# Data
┄┄┄┄┄┄┄┄┄┄

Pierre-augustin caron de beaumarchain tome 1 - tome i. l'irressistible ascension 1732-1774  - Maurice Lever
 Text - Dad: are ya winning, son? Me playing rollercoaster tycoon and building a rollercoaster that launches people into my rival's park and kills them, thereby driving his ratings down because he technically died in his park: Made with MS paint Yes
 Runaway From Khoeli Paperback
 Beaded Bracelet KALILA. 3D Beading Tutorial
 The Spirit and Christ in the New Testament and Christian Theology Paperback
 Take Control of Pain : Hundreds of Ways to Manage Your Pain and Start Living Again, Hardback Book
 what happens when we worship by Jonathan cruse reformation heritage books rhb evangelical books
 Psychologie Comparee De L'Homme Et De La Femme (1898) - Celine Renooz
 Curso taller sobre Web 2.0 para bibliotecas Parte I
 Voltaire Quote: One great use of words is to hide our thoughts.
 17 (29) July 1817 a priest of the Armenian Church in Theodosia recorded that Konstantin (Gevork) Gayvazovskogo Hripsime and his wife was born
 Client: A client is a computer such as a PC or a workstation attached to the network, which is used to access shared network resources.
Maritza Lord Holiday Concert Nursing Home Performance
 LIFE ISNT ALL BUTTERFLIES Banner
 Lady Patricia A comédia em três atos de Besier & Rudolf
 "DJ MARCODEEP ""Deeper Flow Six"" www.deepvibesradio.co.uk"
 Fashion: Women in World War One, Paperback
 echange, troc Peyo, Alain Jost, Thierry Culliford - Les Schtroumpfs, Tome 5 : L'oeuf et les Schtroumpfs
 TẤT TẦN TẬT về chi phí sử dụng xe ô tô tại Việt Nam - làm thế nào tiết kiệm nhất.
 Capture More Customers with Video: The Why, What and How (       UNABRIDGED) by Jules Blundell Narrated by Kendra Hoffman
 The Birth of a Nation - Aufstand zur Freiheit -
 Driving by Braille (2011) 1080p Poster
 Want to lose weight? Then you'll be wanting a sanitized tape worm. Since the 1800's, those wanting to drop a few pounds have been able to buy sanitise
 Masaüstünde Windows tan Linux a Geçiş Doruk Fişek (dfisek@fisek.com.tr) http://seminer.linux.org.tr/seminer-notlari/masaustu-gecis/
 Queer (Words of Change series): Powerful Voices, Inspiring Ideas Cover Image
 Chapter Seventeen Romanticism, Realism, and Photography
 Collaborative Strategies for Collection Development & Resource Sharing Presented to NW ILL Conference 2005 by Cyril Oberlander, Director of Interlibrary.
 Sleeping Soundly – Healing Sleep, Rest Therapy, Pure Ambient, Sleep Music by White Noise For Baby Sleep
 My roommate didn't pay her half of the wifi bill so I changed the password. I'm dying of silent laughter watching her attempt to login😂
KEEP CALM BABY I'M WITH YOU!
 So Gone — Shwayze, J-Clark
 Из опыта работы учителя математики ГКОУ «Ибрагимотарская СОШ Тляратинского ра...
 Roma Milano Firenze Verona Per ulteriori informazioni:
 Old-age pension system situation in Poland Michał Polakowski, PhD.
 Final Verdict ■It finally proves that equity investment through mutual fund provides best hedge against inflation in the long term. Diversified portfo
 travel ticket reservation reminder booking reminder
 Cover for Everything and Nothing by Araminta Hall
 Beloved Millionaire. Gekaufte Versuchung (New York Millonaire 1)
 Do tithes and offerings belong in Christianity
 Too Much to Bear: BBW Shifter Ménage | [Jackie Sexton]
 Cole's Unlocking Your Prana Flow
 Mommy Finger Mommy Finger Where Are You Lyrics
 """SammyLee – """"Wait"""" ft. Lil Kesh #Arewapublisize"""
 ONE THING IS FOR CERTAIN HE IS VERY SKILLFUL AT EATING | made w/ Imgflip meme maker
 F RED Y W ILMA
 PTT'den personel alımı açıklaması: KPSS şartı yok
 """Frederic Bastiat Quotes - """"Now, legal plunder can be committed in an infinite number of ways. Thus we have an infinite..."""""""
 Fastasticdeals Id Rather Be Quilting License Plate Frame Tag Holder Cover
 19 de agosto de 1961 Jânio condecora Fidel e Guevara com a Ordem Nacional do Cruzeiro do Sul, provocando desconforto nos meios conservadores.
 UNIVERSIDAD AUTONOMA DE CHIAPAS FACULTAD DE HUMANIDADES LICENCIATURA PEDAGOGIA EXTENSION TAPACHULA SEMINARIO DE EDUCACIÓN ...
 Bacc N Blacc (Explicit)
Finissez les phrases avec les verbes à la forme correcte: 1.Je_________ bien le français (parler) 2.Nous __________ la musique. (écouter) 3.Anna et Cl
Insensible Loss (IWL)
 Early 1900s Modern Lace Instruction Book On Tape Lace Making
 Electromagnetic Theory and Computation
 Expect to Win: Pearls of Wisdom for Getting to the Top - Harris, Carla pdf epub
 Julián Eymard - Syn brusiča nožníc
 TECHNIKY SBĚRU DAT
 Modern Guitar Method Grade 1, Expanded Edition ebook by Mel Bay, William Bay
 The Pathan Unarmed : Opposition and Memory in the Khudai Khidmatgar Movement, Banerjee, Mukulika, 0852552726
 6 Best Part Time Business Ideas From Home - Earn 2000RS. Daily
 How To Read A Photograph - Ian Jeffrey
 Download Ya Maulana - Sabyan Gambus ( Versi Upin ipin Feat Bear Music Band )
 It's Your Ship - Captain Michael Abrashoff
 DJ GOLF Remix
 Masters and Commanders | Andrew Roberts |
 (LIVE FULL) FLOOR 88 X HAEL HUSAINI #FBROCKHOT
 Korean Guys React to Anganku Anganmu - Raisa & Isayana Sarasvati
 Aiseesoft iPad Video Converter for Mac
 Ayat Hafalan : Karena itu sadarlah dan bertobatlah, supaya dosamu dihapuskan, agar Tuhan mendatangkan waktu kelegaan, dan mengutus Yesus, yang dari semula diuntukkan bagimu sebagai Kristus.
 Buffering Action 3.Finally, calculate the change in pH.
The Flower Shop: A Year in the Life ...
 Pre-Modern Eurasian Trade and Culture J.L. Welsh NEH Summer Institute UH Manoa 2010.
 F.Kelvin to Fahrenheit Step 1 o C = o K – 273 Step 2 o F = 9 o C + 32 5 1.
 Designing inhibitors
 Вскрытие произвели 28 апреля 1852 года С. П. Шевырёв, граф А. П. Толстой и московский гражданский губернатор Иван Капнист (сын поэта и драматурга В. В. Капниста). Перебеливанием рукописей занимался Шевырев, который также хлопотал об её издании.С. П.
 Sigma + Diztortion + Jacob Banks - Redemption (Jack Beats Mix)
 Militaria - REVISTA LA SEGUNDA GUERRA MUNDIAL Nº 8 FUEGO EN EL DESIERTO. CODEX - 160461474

┄┄┄┄┄┄┄┄┄┄

# Goal of the exercise
Copy, exactly and only, the lines above that begin with the one containing "Fastasticdeals Id Rather" and finish with the one containing "Electromagnetic Theory and Computation".

# Response below
 Fastasticdeals Id Rather Be Quilting License Plate Frame Tag Holder Cover
 19 de agosto de 1961 Jânio condecora Fidel e Guevara com a Ordem Nacional do Cruzeiro do Sul, provocando desconforto nos meios conservadores.
 UNIVERSIDAD AUTONOMA DE CHIAPAS FACULTAD DE HUMANIDADES LICENCIATURA PEDAGOGIA EXTENSION TAPACHULA SEMINARIO DE EDUCACIÓN ...
 Bacc N Blacc (Explicit)
Finissez les phrases avec les verbes à la forme correcte: 1.Je_________ bien le français (parler) 2.Nous __________ la musique. (écouter) 3.Anna et Cl
Insensible Loss (IWL)
 Early 1900s Modern Lace Instruction Book On Tape Lace Making
 Electromagnetic Theory and Computation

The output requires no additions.